Longtime YouTube viewer, brand new forum user. Apologies if my questions are n00bish or just plain stupid. Multi-tiered architecture design is completely new to me.
I’ve been searching for information around a two router setup for better DMZ management and I have hit something of a wall from a practical standpoint. I understand the concept of using an edge-of-network WAN router to control the DMZ and a separate LAN router to further secure personal machines, but I’m having trouble grasping how I do that.

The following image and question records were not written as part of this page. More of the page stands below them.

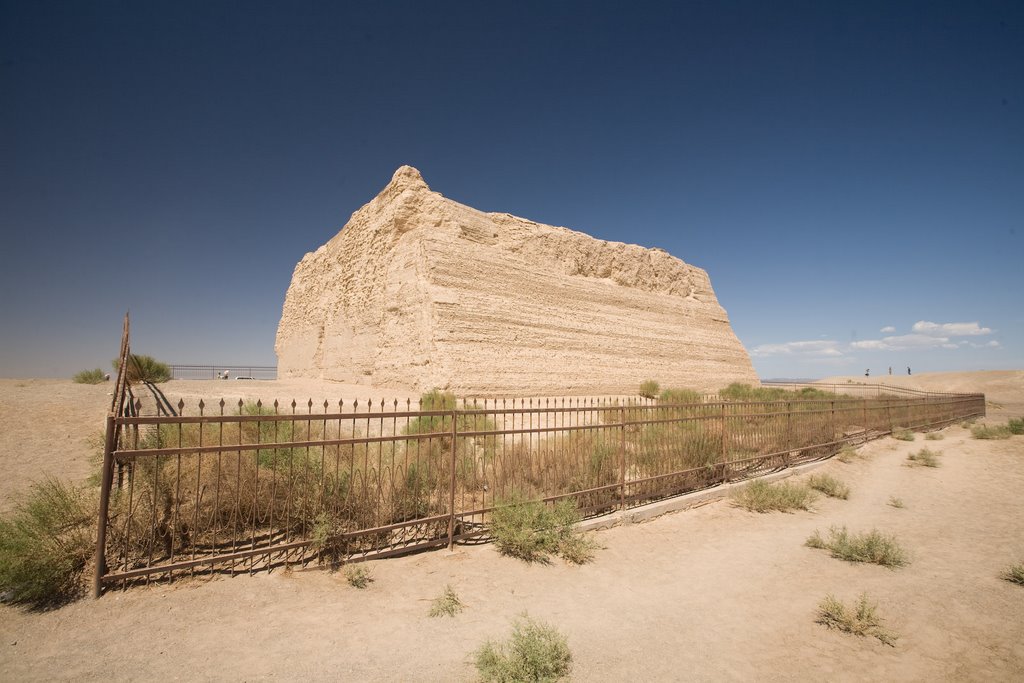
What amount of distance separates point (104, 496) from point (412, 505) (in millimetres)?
2786

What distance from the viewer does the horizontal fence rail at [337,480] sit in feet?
12.8

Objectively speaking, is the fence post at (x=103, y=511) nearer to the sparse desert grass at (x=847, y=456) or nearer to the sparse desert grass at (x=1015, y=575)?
the sparse desert grass at (x=1015, y=575)

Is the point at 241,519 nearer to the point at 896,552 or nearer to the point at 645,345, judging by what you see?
the point at 896,552

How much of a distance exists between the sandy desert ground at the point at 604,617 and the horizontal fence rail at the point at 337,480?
34 centimetres

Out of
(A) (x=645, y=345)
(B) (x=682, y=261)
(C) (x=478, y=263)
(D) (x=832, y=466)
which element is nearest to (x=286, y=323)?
(C) (x=478, y=263)

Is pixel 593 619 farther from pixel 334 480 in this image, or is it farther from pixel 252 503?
pixel 252 503

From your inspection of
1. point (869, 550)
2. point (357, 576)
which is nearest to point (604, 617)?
point (357, 576)

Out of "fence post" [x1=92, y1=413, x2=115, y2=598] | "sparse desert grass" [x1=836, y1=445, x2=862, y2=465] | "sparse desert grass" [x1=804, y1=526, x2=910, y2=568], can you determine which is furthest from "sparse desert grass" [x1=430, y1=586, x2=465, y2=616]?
"sparse desert grass" [x1=836, y1=445, x2=862, y2=465]

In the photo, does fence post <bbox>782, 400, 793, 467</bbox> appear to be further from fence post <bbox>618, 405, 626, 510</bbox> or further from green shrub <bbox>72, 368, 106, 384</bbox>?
green shrub <bbox>72, 368, 106, 384</bbox>

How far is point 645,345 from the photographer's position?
23.9m

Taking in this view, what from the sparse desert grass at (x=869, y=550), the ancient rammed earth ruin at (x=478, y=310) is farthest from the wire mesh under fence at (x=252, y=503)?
the ancient rammed earth ruin at (x=478, y=310)

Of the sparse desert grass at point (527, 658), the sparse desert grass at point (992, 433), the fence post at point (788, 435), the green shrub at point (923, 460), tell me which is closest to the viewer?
the sparse desert grass at point (527, 658)

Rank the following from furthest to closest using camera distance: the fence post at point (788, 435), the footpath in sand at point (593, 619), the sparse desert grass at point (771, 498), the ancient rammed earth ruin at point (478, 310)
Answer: the ancient rammed earth ruin at point (478, 310), the fence post at point (788, 435), the sparse desert grass at point (771, 498), the footpath in sand at point (593, 619)

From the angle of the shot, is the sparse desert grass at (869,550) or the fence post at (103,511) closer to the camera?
the fence post at (103,511)
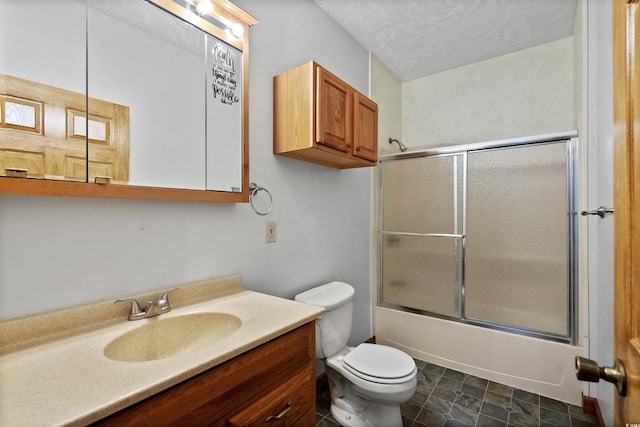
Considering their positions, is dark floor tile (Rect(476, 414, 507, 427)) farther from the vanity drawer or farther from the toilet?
the vanity drawer

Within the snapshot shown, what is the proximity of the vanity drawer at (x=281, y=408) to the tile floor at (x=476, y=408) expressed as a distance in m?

First and foremost, my concern is double NAT. I know I can disable NAT entirely, but if I know anything about networking it’s probably only one of many things I need to do. I have some vague notions about using a static route to point to the upstream WAN router, or to use a gateway definition (?) but I’m otherwise clueless.
This diagram captures generally what I’m looking for…
WHY do I want to do this?
– Practice, and the advantage of using distinct physical devices/software to manage the devices that should be publicly accessible, and the devices that shouldn’t. This is just generally good practice from what I understand. If a vendor-provided software like pfsense is exploited (unlikely, but possible) at the DMZ level, the chances of the same exploit being present in a lower-level router are pretty high.
HOW do I want to do this?
– I have a dedicated physical router with OPNSense I would like to use as my WAN router
– I currently use a virtualized PfSense router for pretty much everything, including my various VLANs, firewall policies, etc. I want to have this machine only handle my internal machines, and to point their traffic up the chain to the WAN router
– This virtual machine runs on the same physical hypervisor as my access bastion (basically useless security at that point if the hypervisor were ever compromised)
– I’d like the WAN router to handle traffic to/from the DMZ, to contain the port-forwarding rules needed to access them, and to keep LAN traffic completely separate from the DMZ
Any and all help is appreciated and thank you ahead of time
My WAN Is a single public IP. This is for a homelab setup and learning purposes only.